Authors: Cassandra Johnson Gaither*, USDA Forest Service, Amanda Aragón, University of Georgia, Wayne Zipperer, USDA Forest Service, Eric Kuehler, USDA Forest Service, Marguerite Madden, University of Georgia, Sergio Bernardes, University of Georgia
Topics: Urban Geography, Land Use and Land Cover Change, Ethnicity and Race
Keywords: vacant property, Atlanta, environmental services
Session Type: Paper
Day: 4/9/2020
Start / End Time: 9:35 AM / 10:50 AM
Room: Beverly, Sheraton, IM Pei Tower, Terrace Level
Presentation File: No File Uploaded


Coinciding with Atlanta, Georgia’s designation as 1996 Olympics host, the City of Atlanta began demolishing its 43 public housing projects (home to ~14,000 people), the first of which opened in the 1930s.
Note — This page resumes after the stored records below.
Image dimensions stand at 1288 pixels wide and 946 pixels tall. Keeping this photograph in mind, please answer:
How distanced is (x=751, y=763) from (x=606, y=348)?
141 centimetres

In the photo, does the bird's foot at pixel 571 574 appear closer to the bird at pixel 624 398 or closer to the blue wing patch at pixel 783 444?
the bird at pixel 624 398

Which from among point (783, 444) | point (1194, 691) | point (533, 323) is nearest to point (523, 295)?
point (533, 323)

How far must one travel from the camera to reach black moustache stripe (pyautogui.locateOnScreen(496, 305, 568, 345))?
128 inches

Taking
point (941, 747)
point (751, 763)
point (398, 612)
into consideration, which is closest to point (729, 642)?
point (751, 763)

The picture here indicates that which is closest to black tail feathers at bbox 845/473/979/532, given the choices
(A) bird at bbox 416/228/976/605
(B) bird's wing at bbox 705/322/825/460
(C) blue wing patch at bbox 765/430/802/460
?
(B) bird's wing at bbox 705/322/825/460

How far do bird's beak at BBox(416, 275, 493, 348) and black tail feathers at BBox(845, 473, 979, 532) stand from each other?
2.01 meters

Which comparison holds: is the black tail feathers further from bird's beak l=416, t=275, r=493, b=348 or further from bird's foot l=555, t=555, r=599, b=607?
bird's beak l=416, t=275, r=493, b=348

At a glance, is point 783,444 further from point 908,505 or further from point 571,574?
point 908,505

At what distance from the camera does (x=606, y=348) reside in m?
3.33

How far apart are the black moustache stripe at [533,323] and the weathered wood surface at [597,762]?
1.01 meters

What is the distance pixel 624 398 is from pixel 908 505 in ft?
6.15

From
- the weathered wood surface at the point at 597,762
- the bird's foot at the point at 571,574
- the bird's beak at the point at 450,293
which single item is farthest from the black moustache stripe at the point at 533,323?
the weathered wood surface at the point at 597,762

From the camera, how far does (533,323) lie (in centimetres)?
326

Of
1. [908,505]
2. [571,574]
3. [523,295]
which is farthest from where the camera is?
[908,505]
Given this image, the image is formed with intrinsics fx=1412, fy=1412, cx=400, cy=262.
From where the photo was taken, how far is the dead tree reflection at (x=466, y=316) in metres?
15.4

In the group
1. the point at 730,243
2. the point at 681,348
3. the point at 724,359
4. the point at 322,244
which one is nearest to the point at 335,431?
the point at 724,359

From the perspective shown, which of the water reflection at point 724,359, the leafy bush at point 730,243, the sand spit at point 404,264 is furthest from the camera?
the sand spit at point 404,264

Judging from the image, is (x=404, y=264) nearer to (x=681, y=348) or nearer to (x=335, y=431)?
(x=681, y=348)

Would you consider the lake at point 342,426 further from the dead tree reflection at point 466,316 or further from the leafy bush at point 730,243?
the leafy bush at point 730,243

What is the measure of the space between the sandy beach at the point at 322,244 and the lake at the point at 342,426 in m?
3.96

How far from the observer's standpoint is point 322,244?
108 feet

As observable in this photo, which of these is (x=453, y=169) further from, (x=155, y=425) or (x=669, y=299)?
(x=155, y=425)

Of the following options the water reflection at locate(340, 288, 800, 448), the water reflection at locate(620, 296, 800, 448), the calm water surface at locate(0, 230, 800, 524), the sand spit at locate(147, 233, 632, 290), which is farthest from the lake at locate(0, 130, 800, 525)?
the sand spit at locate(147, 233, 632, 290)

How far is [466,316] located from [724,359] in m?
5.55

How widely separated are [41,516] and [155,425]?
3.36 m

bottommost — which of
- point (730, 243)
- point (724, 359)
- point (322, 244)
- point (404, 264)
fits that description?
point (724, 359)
The city aimed to replace these “big government”-era communities with mixed-income housing financed largely by public-private investments. Several of these reimaged communities have been lauded as exemplars of community revitalization. However, five of these former housing sites have not been redeveloped, although all housing and other structures have been removed. This analysis focuses on one of these, the former Leila Valley Housing Project (Leila Valley) in southeast Atlanta, an area of roughly 14 acres (5.66 ha). Since the last buildings were removed from Leila Valley in 2008, woody vegetation increased from 17% to 62% in November 2018. Tree cover is early seral-succession forest fragmentation. Because Leila Valley has been left to regenerate with minimal interference, site-level vegetation is providing important supporting and regulating ecosystem services such as species habitat and pollination, pollution removal, and temperature cooling. In effect, Leila Valley has transformed from a site of social dysfunction to one providing important environmental benefits. This study measures ecological services associated with the site using the I-tree protocol for quantifying forest structure and environmental services of vegetation. We also examine the extent to which residents living in adjacent, single-family homes perceive these ecological benefits and their views of how this vacant property impacts their perception and navigation of the wider community.